### [Study text]

______________________________

ZnTe has the appearance of grey or brownish-red powder, or ruby-red crystals when refined by sublimation. Zinc telluride typically has a cubic (sphalerite, or "zincblende") crystal structure, but can be also prepared as rocksalt crystals or in hexagonal crystals (wurtzite structure). Irradiated by a strong optical beam burns in presence of oxygen. Its lattice constant is 0.6101 nm, allowing it to be grown with or on aluminium antimonide, gallium antimonide, indium arsenide, and lead selenide. With some lattice mismatch, it can also be grown on other substrates such as GaAs, and it can be grown in thin-film polycrystalline (or nanocrystalline) form on substrates such as glass, for example, in the manufacture of thin-film solar cells. In the wurtzite (hexagonal) crystal structure, it has lattice parameters a = 0.427 and c = 0.699 nm.

==Applications==
===Optoelectronics===
Zinc telluride can be easily doped, and for this reason it is one of the more common semiconducting materials used in optoelectronics. ZnTe is important for development of various semiconductor devices, including blue LEDs, laser diodes, solar cells, and components of microwave generators. It can be used for solar cells, for example, as a back-surface field layer and p-type semiconductor material for a CdTe/ZnTe structure or in PIN diode structures.

The material can also be used as a component of ternary semiconductor compounds, such as Cd_{x}Zn_{(1-x)}Te (conceptually a mixture composed from the end-members ZnTe and CdTe), which can be made with a varying composition x to allow the optical bandgap to be tuned as desired.

===Nonlinear optics===
Zinc telluride together with lithium niobate is often used for generation of pulsed terahertz radiation in time-domain terahertz spectroscopy and terahertz imaging. When a crystal of such material is subjected to a high-intensity light pulse of subpicosecond duration, it emits a pulse of terahertz frequency through a nonlinear optical process called optical rectification. Conversely, subjecting a zinc telluride crystal to terahertz radiation causes it to show optical birefringence and change the polarization of a transmitting light, making it an electro-optic detector.

Vanadium-doped zinc telluride, "ZnTe:V", is a non-linear optical photorefractive material of possible use in the protection of sensors at visible wavelengths. ZnTe:V optical limiters are light and compact, without complicated optics of conventional limiters. ZnTe:V can block a high-intensity jamming beam from a laser dazzler, while still passing the lower-intensity image of the observed scene. It can also be used in holographic interferometry, in reconfigurable optical interconnections, and in laser optical phase conjugation devices. It offers superior photorefractive performance at wavelengths between 600 and 1300 nm, in comparison with other III-V and II-VI compound semiconductors. By adding manganese as an additional dopant (ZnTe:V:Mn), its photorefractive yield can be significantly increased.

______________________________

### [Data for analysis]

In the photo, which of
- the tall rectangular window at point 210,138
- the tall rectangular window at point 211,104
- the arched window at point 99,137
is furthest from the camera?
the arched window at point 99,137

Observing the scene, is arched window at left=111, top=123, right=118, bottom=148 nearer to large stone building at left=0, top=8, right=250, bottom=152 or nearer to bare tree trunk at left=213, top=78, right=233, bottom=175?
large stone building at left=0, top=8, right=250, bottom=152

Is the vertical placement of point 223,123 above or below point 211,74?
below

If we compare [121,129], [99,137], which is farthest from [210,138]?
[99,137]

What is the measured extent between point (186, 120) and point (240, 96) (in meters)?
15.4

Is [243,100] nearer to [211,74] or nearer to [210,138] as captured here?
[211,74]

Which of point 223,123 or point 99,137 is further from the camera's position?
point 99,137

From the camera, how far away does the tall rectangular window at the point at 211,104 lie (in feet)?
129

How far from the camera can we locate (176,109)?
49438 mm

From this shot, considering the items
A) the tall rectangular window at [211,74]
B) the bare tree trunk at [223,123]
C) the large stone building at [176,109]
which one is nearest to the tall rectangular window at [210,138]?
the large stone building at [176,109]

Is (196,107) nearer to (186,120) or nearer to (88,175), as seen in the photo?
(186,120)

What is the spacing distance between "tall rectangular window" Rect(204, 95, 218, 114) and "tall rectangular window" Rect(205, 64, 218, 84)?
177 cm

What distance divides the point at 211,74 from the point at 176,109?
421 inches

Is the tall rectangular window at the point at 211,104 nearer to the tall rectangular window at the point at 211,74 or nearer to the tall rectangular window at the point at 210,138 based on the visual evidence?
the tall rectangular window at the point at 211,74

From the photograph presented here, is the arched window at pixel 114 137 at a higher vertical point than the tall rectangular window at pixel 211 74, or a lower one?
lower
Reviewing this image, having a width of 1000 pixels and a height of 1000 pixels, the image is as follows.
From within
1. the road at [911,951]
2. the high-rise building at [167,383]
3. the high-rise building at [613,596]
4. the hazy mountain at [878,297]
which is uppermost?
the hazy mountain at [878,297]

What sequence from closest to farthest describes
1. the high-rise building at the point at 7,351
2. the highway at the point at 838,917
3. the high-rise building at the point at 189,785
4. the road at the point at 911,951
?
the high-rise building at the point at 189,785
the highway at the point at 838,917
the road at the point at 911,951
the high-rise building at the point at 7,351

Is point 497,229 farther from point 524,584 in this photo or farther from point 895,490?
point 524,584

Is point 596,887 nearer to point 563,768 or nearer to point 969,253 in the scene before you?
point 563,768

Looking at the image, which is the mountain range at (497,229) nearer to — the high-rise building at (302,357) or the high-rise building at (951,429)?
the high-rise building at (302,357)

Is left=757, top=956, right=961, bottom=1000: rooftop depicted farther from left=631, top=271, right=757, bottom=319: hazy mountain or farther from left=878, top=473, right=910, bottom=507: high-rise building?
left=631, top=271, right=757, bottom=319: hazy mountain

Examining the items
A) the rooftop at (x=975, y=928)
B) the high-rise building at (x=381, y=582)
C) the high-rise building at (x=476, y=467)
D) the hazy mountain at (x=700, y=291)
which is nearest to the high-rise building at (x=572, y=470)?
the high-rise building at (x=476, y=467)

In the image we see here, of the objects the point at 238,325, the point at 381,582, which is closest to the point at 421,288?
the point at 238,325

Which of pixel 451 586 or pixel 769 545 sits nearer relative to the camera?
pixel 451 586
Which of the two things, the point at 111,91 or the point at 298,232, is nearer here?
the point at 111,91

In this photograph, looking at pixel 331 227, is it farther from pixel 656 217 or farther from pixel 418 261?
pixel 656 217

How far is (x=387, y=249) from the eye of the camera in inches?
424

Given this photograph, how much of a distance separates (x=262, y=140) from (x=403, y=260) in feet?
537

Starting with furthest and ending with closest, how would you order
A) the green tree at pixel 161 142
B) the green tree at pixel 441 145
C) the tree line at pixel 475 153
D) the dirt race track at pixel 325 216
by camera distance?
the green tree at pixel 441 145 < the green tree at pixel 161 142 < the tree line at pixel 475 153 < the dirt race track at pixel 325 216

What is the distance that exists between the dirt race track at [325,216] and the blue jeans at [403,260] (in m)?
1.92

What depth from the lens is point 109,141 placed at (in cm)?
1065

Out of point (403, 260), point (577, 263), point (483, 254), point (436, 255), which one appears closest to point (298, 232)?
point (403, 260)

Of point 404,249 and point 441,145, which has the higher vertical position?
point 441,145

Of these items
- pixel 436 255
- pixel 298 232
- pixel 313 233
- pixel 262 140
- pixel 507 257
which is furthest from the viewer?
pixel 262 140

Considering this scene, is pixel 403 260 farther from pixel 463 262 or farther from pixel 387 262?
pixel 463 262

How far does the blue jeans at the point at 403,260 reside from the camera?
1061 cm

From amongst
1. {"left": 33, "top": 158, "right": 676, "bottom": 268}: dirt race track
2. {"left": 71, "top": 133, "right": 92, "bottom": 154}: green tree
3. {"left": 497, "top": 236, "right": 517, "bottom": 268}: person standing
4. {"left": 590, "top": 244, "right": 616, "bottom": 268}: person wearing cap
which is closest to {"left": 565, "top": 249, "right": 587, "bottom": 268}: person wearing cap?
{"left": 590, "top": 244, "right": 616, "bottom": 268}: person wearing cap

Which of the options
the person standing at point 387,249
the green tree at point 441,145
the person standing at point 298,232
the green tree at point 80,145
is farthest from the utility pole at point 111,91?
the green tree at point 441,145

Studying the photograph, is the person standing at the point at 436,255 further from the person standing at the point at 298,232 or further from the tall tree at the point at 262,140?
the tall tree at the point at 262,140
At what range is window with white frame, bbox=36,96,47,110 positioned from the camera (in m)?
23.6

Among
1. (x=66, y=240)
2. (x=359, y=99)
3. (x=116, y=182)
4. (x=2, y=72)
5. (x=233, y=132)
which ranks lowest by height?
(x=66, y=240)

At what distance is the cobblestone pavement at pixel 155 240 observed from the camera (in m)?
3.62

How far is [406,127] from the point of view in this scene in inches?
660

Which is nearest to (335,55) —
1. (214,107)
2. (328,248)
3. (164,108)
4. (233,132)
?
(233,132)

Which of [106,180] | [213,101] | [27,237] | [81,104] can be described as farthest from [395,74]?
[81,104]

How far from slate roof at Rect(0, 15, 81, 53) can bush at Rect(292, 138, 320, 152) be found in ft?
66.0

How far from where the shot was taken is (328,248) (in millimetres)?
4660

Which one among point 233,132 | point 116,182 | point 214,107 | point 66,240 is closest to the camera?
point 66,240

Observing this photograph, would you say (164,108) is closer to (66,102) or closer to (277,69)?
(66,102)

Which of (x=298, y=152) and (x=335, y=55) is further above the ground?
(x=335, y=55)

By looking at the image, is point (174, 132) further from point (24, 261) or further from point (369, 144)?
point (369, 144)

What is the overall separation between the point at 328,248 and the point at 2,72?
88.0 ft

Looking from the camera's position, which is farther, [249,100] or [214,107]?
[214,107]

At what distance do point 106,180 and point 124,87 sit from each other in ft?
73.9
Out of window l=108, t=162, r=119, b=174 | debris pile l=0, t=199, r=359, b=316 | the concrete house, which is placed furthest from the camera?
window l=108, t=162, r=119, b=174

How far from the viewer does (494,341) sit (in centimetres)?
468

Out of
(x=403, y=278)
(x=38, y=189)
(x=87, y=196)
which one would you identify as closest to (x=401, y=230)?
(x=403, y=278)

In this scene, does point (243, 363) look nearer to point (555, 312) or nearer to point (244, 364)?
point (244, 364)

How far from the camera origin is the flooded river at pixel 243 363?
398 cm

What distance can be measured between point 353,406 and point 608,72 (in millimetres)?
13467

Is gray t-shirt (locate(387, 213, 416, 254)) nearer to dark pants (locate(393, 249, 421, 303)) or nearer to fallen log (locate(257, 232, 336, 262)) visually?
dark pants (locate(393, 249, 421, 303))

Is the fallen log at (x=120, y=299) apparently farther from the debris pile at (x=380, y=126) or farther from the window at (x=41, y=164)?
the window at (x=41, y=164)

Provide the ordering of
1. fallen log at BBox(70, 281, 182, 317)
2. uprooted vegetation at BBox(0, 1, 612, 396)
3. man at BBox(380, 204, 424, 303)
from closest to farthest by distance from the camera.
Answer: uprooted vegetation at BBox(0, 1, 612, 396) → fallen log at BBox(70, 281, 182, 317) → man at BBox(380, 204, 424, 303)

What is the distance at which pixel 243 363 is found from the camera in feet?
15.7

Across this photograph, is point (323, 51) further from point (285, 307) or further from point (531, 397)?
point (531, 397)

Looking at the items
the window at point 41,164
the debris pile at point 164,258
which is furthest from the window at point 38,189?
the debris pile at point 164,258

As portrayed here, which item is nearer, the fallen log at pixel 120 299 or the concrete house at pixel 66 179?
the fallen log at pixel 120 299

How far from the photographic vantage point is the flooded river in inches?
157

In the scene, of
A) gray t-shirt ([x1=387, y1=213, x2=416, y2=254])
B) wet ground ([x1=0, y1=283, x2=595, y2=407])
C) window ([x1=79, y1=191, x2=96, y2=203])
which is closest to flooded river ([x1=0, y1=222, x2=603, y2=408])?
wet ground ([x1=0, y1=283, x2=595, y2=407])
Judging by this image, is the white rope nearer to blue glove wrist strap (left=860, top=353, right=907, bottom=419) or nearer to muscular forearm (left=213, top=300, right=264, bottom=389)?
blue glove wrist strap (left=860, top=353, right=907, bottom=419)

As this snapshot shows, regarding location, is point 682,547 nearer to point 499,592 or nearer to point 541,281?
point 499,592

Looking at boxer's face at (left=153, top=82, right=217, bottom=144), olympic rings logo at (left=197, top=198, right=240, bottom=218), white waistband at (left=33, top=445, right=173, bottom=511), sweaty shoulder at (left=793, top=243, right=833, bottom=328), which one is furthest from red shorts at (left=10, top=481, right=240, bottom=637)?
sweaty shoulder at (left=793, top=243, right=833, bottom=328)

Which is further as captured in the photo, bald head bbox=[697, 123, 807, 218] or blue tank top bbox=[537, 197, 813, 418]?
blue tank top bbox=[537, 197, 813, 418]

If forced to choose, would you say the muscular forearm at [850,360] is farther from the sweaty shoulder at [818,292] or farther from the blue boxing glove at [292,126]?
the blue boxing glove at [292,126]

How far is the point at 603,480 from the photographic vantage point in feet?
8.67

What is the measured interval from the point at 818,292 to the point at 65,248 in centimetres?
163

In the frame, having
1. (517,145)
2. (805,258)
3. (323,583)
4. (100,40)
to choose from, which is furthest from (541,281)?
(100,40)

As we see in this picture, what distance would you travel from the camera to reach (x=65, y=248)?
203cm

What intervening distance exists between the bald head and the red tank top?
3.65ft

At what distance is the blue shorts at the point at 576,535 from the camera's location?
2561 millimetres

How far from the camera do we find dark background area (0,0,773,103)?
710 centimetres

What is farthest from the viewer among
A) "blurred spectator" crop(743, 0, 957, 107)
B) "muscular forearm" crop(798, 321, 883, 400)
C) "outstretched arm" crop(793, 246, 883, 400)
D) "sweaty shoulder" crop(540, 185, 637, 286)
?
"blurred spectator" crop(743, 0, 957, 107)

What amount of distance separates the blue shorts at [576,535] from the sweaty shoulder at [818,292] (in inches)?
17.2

______________________________

### [Activity]
Transcribe the zinc telluride text word for word, from "ZnTe has the" up to and including "c = 0.699 nm.". The records are separate material and have nothing to do with the zinc telluride text.

### [The completed task]
ZnTe has the appearance of grey or brownish-red powder, or ruby-red crystals when refined by sublimation. Zinc telluride typically has a cubic (sphalerite, or "zincblende") crystal structure, but can be also prepared as rocksalt crystals or in hexagonal crystals (wurtzite structure). Irradiated by a strong optical beam burns in presence of oxygen. Its lattice constant is 0.6101 nm, allowing it to be grown with or on aluminium antimonide, gallium antimonide, indium arsenide, and lead selenide. With some lattice mismatch, it can also be grown on other substrates such as GaAs, and it can be grown in thin-film polycrystalline (or nanocrystalline) form on substrates such as glass, for example, in the manufacture of thin-film solar cells. In the wurtzite (hexagonal) crystal structure, it has lattice parameters a = 0.427 and c = 0.699 nm.